Just this week, General Motors and Volkswagen announced separately that they are both turning their focus to battery electric vehicles (BEVs), deeming plug-in hybrids (PHEVs) not worth the effort. And while no one can refute that the future of personal transportation is found in a battery, the question for these two companies is this: When exactly will that future be?
While BEVs are gaining traction here in North America, they’ve still got a long way to go to mass adoption when it comes to cost, range and charging infrastructure. Last year, plug-in electric vehicles (both BEVs and PHEVs) made up just over 2 per cent of all vehicle sales in North America. According to goodcarbadcar.net, GM’s only available BEV, the Chevrolet Bolt compact hatchback, sold just 2,530 units in Canada last year. Compare that with the country’s best-selling vehicle, the Ford F-150, which sold 145,694 units in 2018. That’s a lot of ground to make up, to say the least.
Not that there’s no future for BEVs. In a study released in January, auditing firm Deloitte acknowledged that the costs of owning an EV will drop to those of regular vehicles by 2022, and 21 million EVs are expected to be sold globally in the next 10 years. But its research also found that manufacturers’ investment will outpace demand. An oversupply of 14 million EVs worldwide is expected by 2030. Simply put, while technology and costs will improve, the public’s general acceptance of EVs will still be comparatively marginal. Sure, the early adopters are happy to boast about saving the planet by driving an electric car. But most car buyers are just not willing to change their driving habits to accommodate charging times, lack of infrastructure and limited range – or at least, not in the foreseeable future.
Meanwhile, PHEVs haven’t just got a bum rap here, they’ve got almost no rap when it comes to awareness of their electric possibilities. Of the 23 PHEVs available for sale in Canada, only one has an electric range below 20 km, and many have ranges of 40 km or more, meaning most of these cars have enough for a daily commute on their battery alone. And yet, the onboard gas engine solves the problem of range anxiety – fill it up just about anywhere and go on your longer drive after the battery is drained with no worries. There really doesn’t have to be any difference in driving habits, other than plugging in overnight at home.
PHEVs are also currently less expensive than their fully EV counterparts. The Hyundai Ioniq Electric Plus PHEV, for example, with a battery range of 47 km, starts at $32,299; the Ioniq EV, with a range of 200 km, starts at $37,899 (all base prices before incentives). Buyers would save more than five grand on the PHEV and still have the capability to drive every day on electricity alone – yet have the convenience and freedom afforded by regular gas-powered cars, which can fuel up almost anywhere in less than three minutes.

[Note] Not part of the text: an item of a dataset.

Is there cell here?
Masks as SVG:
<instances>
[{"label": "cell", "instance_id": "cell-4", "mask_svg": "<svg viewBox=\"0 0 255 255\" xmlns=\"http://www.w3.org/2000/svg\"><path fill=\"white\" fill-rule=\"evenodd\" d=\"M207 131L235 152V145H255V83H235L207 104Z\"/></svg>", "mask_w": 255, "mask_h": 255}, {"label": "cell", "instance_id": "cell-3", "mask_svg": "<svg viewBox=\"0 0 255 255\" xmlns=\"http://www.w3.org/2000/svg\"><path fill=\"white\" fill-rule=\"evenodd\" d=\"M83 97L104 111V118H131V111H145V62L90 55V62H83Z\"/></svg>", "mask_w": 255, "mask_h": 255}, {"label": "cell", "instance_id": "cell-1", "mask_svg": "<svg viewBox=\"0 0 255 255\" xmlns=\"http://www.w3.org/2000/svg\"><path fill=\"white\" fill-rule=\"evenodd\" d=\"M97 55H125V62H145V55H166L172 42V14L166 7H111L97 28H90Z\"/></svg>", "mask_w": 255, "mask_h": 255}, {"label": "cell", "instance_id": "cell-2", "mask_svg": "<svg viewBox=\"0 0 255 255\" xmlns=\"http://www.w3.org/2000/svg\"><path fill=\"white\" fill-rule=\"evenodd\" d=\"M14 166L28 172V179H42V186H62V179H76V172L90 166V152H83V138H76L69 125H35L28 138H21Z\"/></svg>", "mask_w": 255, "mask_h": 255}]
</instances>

So for the average driver who wants some electric capability without changing their life, PHEVs are the better choice, at least for the next few years. So why are GM and VW turning their backs on this technology?
It could be China. Its government has massively subsidized the BEV market in the last few years, and sales of plug-in vehicles have reached about 4 per cent market share. Both GM and VW have a foothold in car sales in China, and they might see the market expansion too lucrative to pass on. They do, however, have considerable competition, not just from other foreign brands but homegrown car makers such as Geely and BYD. And according to Reuters, EV sales have slowed this year and are expected to slide further. Of 26.68 million vehicles expected to be sold in China this year, only 1.5 million will be alternative-energy cars. The government’s upcoming cuts to incentives – which look to be completely eliminated next year – are expected to slow those sales further.
It’s laudable for companies such as General Motors and Volkswagen to invest in the future, but they seem to be ignoring the facts of the present. As long as gasoline prices remain relatively cheap – and there is no indication that prices will rise – BEVs will remain a sideshow product for most consumers. It just doesn’t seem like good business sense to put all of your eggs into the BEV basket and ignore other options.
GM president Mark Ruess recently told the Wall Street Journal, “If I had a dollar more to invest, would I spend it on a hybrid? Or would I spend it on the answer that we all know is going to happen, and get there faster and better than anybody else?”
The only question is, once you get there, will there be anyone waiting to buy them?